When this college was founded in 1837, the very idea of women’s education was radical. Think about that for a minute. That revolutionary idea, that Mary Lyon put forward, made it her mission to use education to disrupt hegemonic forces of the day. That’s your mission.

Let’s fast-forward to the now. President Pasquerella’s final Commencement. We’ve come full circle, the president and I. I was six years ago invited to speak as part of her inaugural activities here at Mount Holyoke College. At that time, she said, “In order to promote women’s leadership, women’s political participation, women’s economic capacity, and in order to stem violence against women, we must turn to education.”

So, with those words in mind, the words of President Pasquerella, the words of Mary Lyon, with the idea that women’s leadership, women’s education, should in fact disrupt the hegemonic forces of the day to achieve a more just and peaceful world—I stand before you, fellow graduates, fellow blue lions, an educator, a leader, and a very proud disrupter of hegemony!

[cheers, applause. Mukherjee’s mortar board blows off in the wind.]

The hat’s not going to make it.

[laughter]

You commence today, leaving this place, this bubble, into a world that is positively waiting for your disruption. It is a world ripe for social change. Please, be brave. Walk together. Disrupt this place with me.

Ours is a world where powerful and indeed hegemonic forces are threatening the welfare of humanity and of our climate. I believe that that leadership, women’s leadership, depends on disrupting hegemony. On truth-telling. On bravery. And on walking together in solidarity. In the last few days I’ve had the chance to talk to some of you, some members of this graduating class. And what I heard most from you is a thirst for activism, a desire to use your education, your talents, your passions, and even your privilege to change the world.
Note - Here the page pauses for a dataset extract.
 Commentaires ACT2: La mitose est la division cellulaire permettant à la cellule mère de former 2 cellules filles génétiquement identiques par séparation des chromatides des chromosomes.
Through MoHonest, your work to highlight microaggressions at Mount Holyoke, you’ve challenged the forces of racism by disrupting the veneer of complacency, to speak the truth.

[cheers]

Thank you for that. For your fight for transgender people, thank you for disrupting that status quo.

[cheers]

Through your campaign, [Think Outside] the Bottle, you have brought personal responsibility and accountability for the environment, environmental justice to your own campus. Thank you for that disruption.

[cheers]

You have been recipients of Humanity in Action and Newman[’s Own] fellowships, Fulbrights. You have started nonprofits. You are working to advance science education for women and disadvantaged communities. And most importantly, you have all told me that you felt supported here. That your activism received broad and unflinching support from the faculty and staff at Mount Holyoke. So thank you for that.

[cheers]

It is impossible to name all of the many ways you young women have already begun to disrupt hegemony, to change the status quo, to bring about a better world. You have been truth-tellers and advocates. You are my sisters, and you give me great hope.

And in the tradition of Mount Holyoke’s...Lucy Stone, the great abolitionist, of Frances Perkins, secretary of labor under FDR, you will, I am confident, change the world.
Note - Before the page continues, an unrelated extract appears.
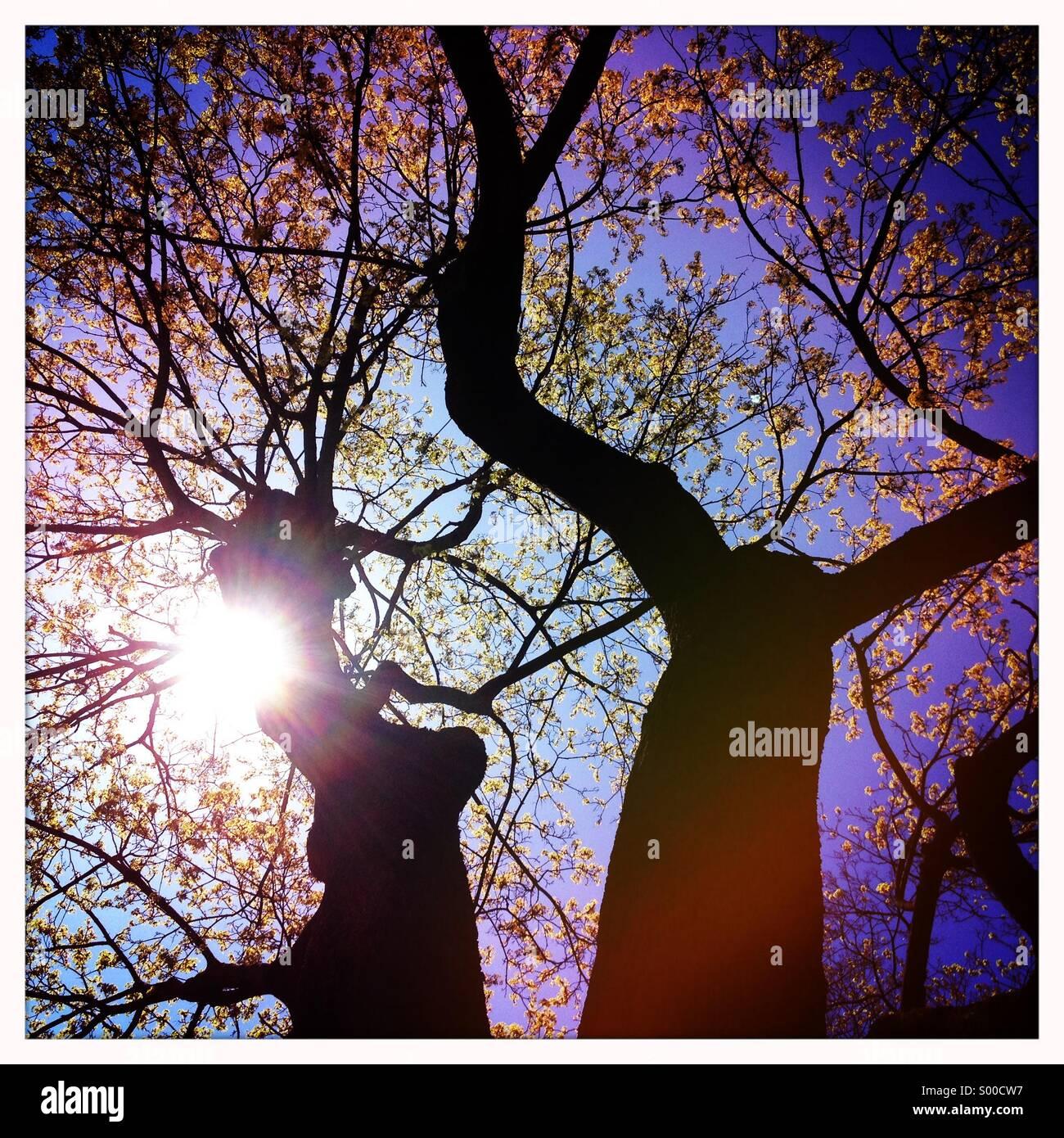 Albero con foglie giovani in sole di primavera Immagini Stock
Here at Mount Holyoke where Martin Luther King once spoke, I will reflect on a few of Dr. King’s famous words in his “Letter from Birmingham Jail.” Dr. King said all life is interrelated. All men and women—he didn’t say that—“are caught in an inescapable network of mutuality, tied in a single garment” of history. I can never be what I ought to be until you are what you ought to be.
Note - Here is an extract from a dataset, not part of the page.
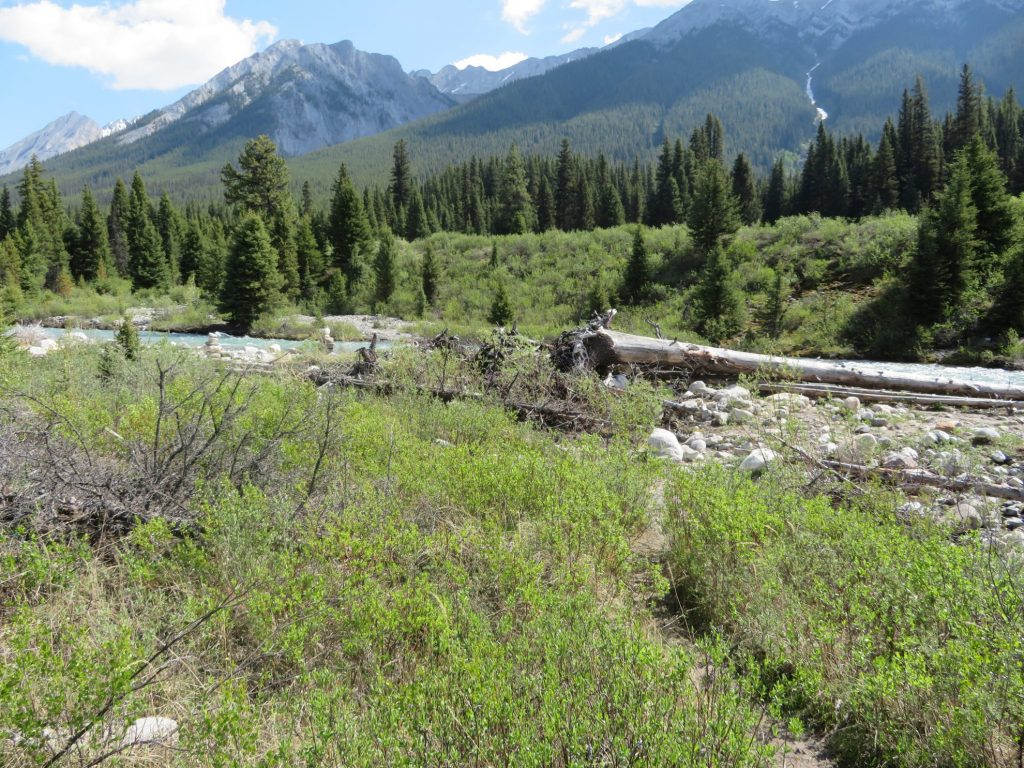 Hikes in Jasper en Banff: Johnston Canyon en de Ink Pots 3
There is a very important [proverb] in the Zulu language that sums up this beautiful sentiment from Dr. King. and the word is ubuntu. Ubuntu means simply, I am because you are. We are powerful as a whole when we are we. Not I, not them. We.

My life, my mission has been one of ubuntu. What has brought me here today is not my personal accomplishments, though that is what is written on my CV. But it is in fact the shared struggle that I have engaged in with others in Haiti, in Rwanda, Lesotho, Malawi, Liberia, on the Navajo Nation, right here in the United States, in the shared struggle for justice and human dignity. That has been my privilege, to participate in the struggle. And it has brought great meaning to my life, meaning that I will share with you.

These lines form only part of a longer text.